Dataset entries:

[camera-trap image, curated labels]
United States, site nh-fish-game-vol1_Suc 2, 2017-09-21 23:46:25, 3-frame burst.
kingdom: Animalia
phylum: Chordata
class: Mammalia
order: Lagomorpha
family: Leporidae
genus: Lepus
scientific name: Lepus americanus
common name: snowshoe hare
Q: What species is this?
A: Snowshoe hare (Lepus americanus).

--

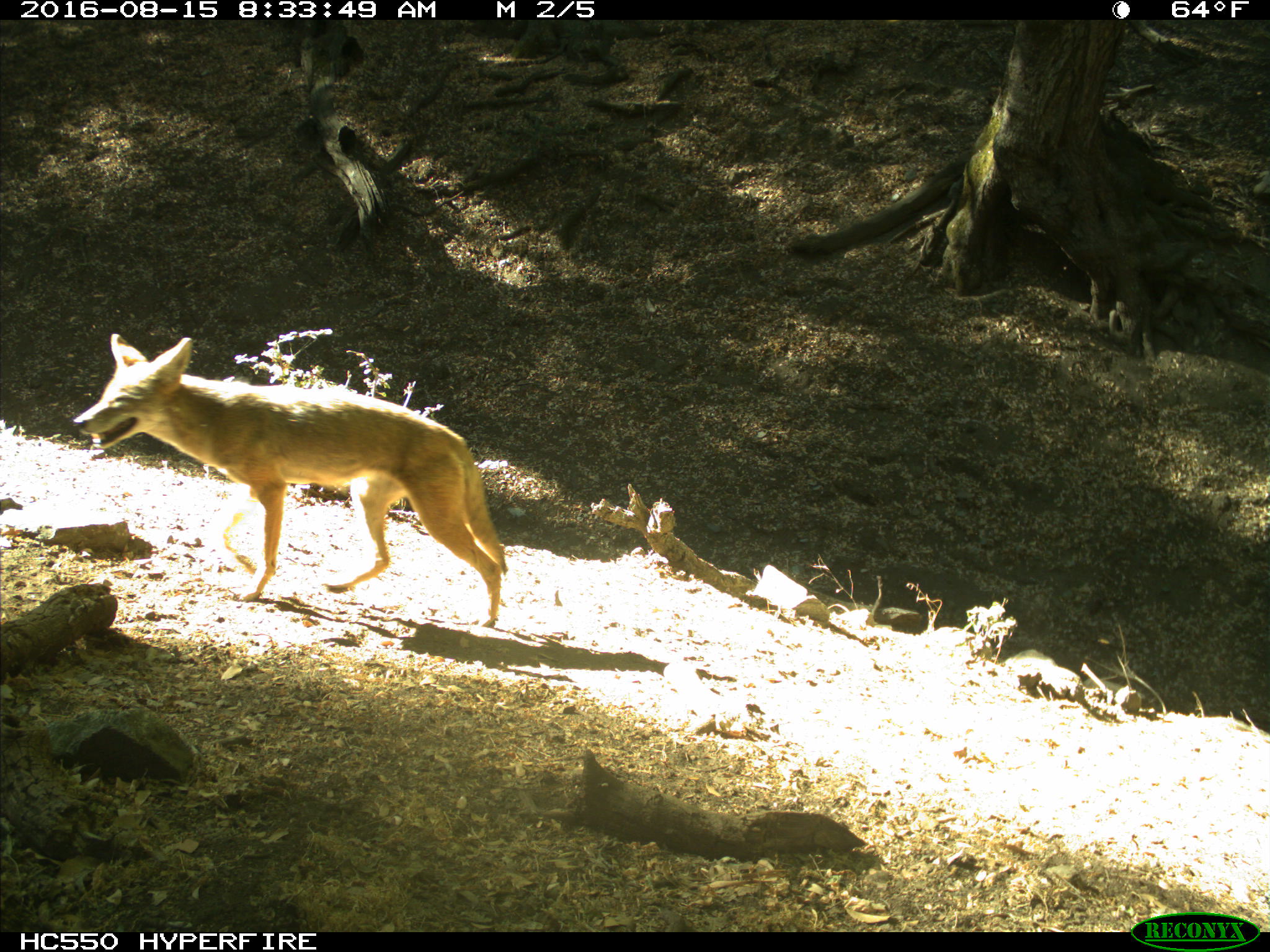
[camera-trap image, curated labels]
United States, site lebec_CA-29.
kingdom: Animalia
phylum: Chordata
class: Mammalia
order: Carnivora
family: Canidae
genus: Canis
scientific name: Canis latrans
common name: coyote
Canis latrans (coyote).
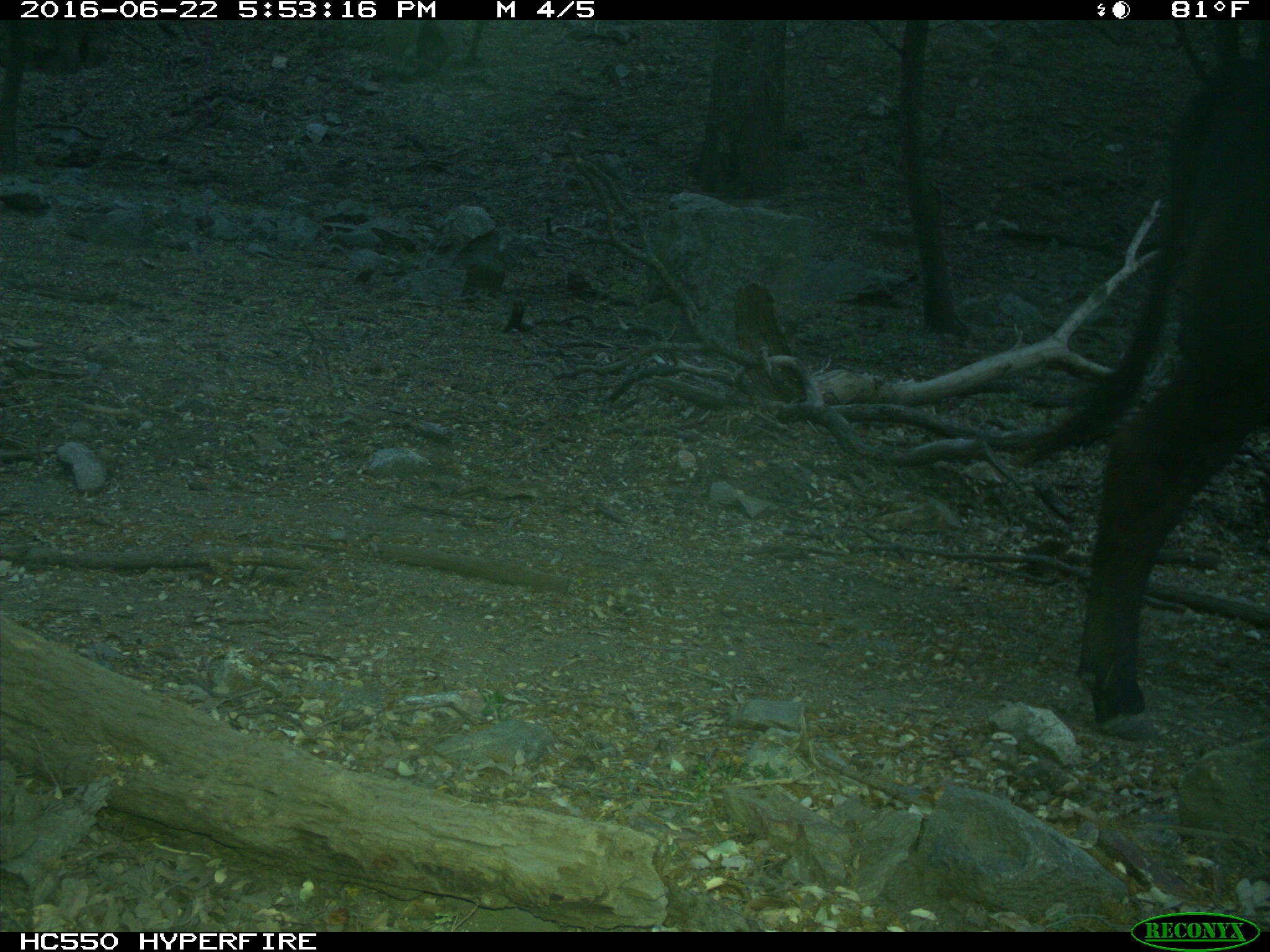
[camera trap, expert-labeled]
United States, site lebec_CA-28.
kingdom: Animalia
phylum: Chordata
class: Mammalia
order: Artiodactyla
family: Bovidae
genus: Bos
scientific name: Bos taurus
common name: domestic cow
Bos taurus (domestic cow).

--

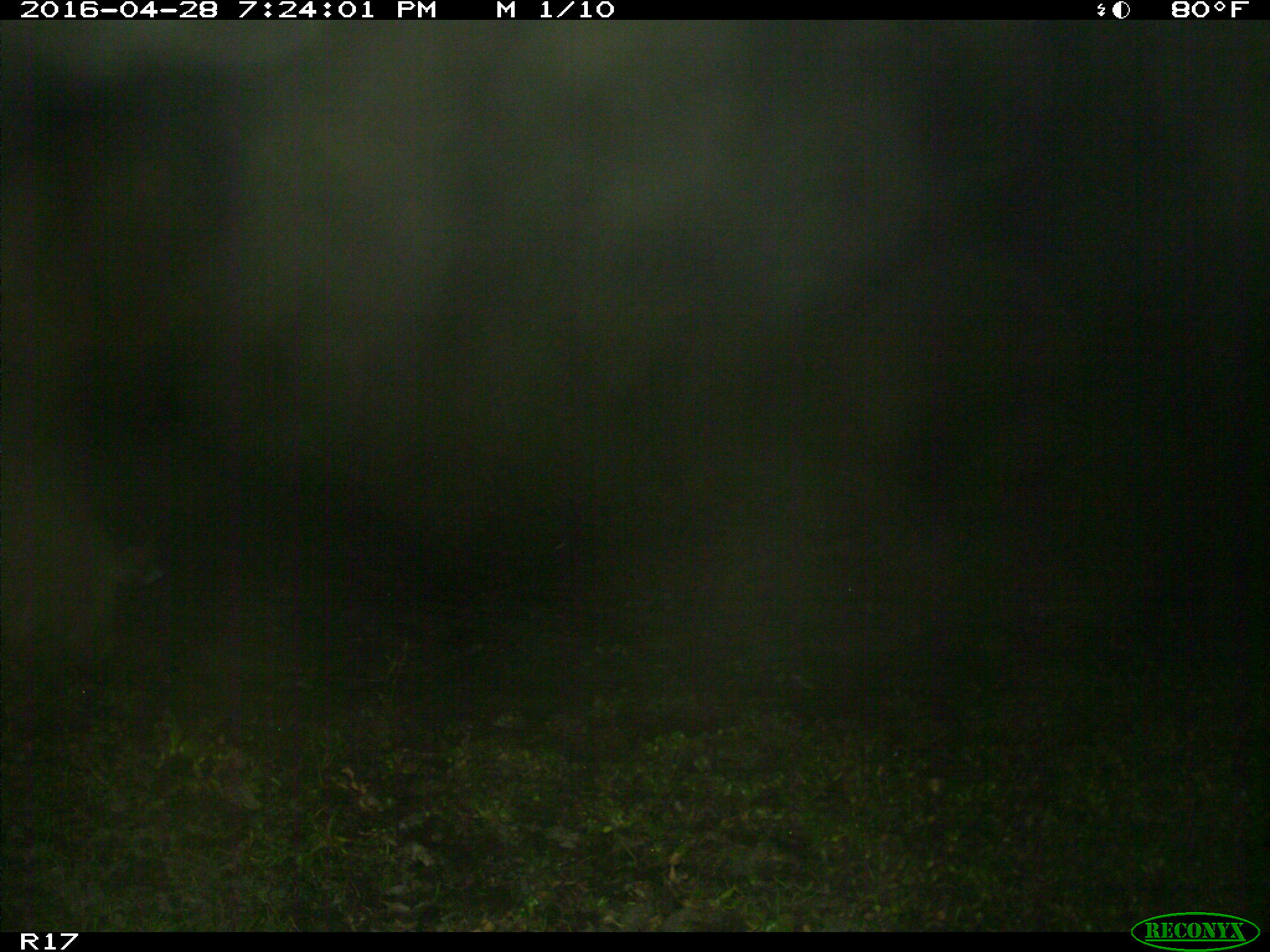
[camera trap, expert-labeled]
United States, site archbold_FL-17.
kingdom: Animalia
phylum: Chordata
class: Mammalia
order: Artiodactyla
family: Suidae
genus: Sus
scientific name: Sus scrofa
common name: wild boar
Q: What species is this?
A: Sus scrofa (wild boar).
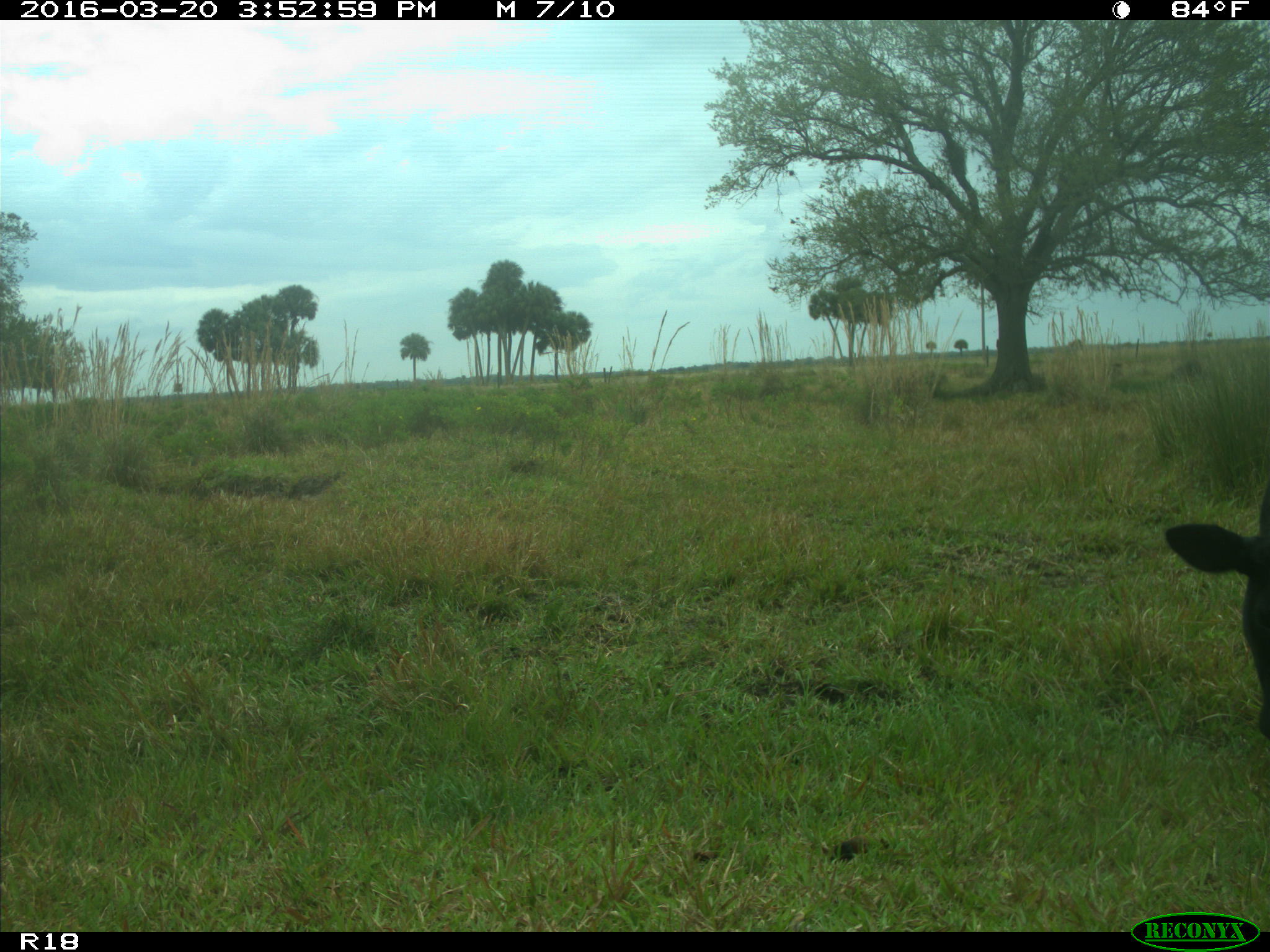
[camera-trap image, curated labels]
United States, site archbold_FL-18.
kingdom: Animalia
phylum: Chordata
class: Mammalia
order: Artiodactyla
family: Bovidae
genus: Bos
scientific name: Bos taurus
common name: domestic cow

Task to complete:
Reproduce the lines of the entries above from the one with "scientific name: Lepus americanus" to the one with "A: Snowshoe hare (Lepus americanus).", both included, exactly and without any other line.

Solution below:
scientific name: Lepus americanus
common name: snowshoe hare
Q: What species is this?
A: Snowshoe hare (Lepus americanus).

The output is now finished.